Cover: Medicare Advantage and Fee-for-Service Performance on Clinical Quality and Patient Experience Measures

Medicare Advantage and Fee-for-Service Performance on Clinical Quality and Patient Experience Measures

Comparisons from Three Large States

Published in: Health Services Research, Volume 52, Issue 6 (December 2017), Pages 2038-2060. doi: 10.1111/1475-6773.12787

Posted on RAND.org on March 22, 2018

by Justin W. Timbie, Andy Bogart, Cheryl L. Damberg, Marc N. Elliott, Ann C. Haas, Sarah J. Gaillot, Elizabeth Goldstein, Susan M. Paddock

Objective

To compare performance between Medicare Advantage (MA) and Fee-for-Service (FFS) Medicare during a time of policy changes affecting both programs.

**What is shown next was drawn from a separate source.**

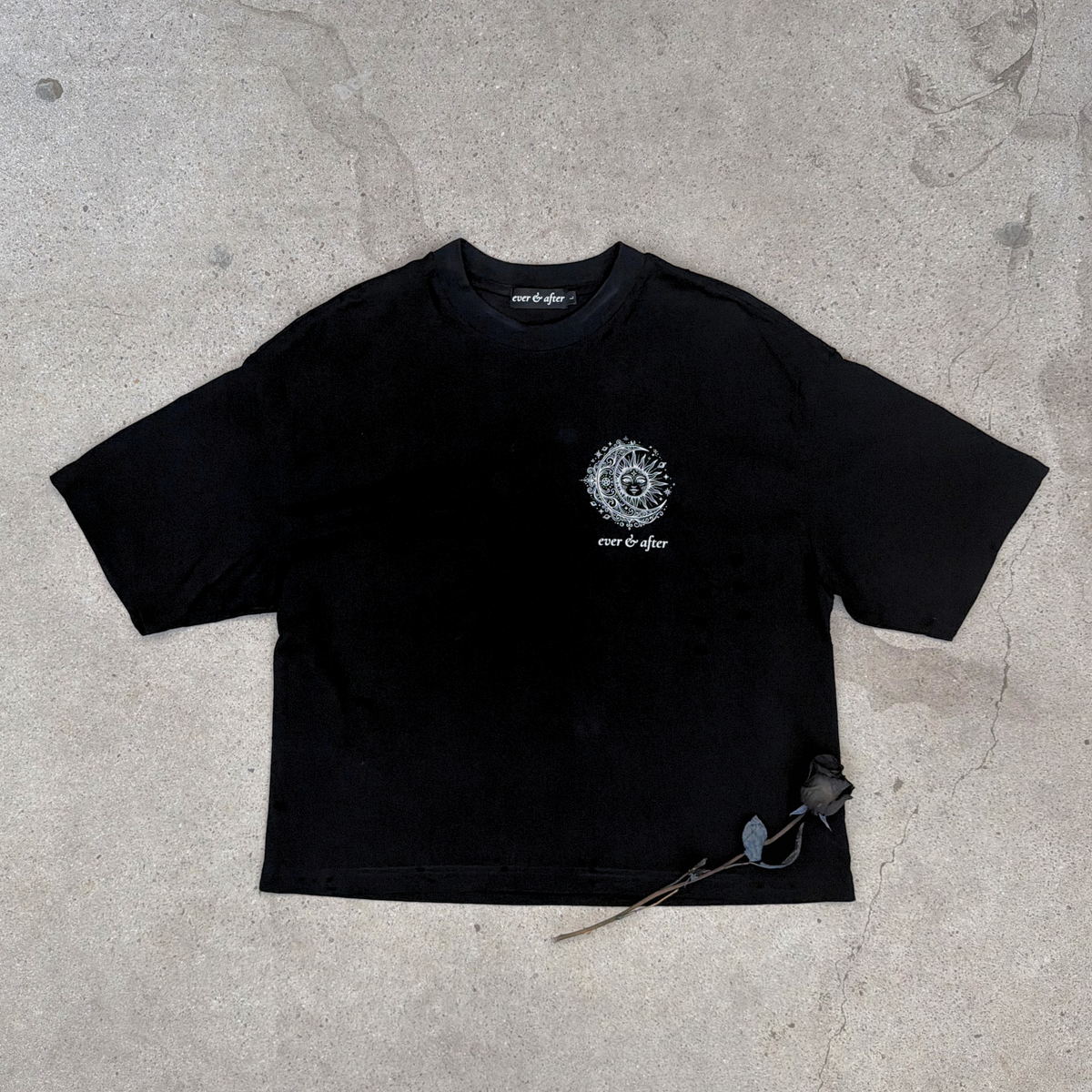 Black t-shirt with a white logo on a gray concrete surface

Data Sources/Study Setting

Performance data for 16 clinical quality measures and 6 patient experience measures for 9.9 million beneficiaries living in California, New York, and Florida.

Study Design

We compared MA and FFS performance overall, by plan type, and within service areas associated with contracts between CMS and MA organizations. Case mix-adjusted analyses (for measures not typically adjusted) were used to explore the effect of case mix on MA/FFS differences.

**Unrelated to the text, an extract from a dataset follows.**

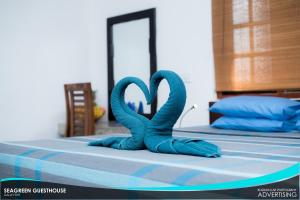Postel nebo postele na pokoji v ubytování Seagreen Guesthouse - Galle Fort
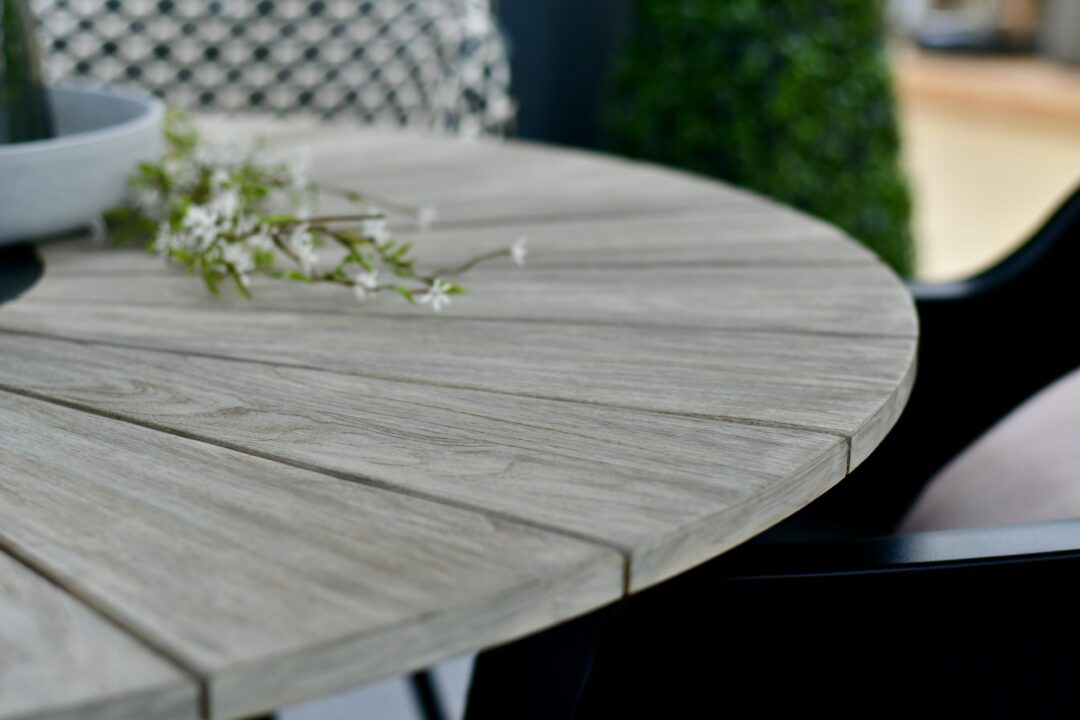 Tischplatte aus vorgegrautem Teak-Holz.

Data Collection/Extraction Methods

Performance measures were submitted by MA organizations, obtained from the nationwide fielding of the Medicare Consumer Assessment of Healthcare Providers and Systems (MCAHPS) Survey, or derived from claims.

Principal Findings

Overall, MA outperformed FFS on all 16 clinical quality measures. Differences were large for HEDIS measures and small for Part D measures and remained after case mix adjustment. MA enrollees reported better experiences overall, but FFS beneficiaries reported better access to care. Relative to FFS, performance gaps were much wider for HMOs than PPOs. Excluding HEDIS measures, MA/FFS differences were much smaller in contract-level comparisons.

Conclusions

Medicare Advantage/Fee-for-Service differences are often large but vary in important ways across types of measures and contracts.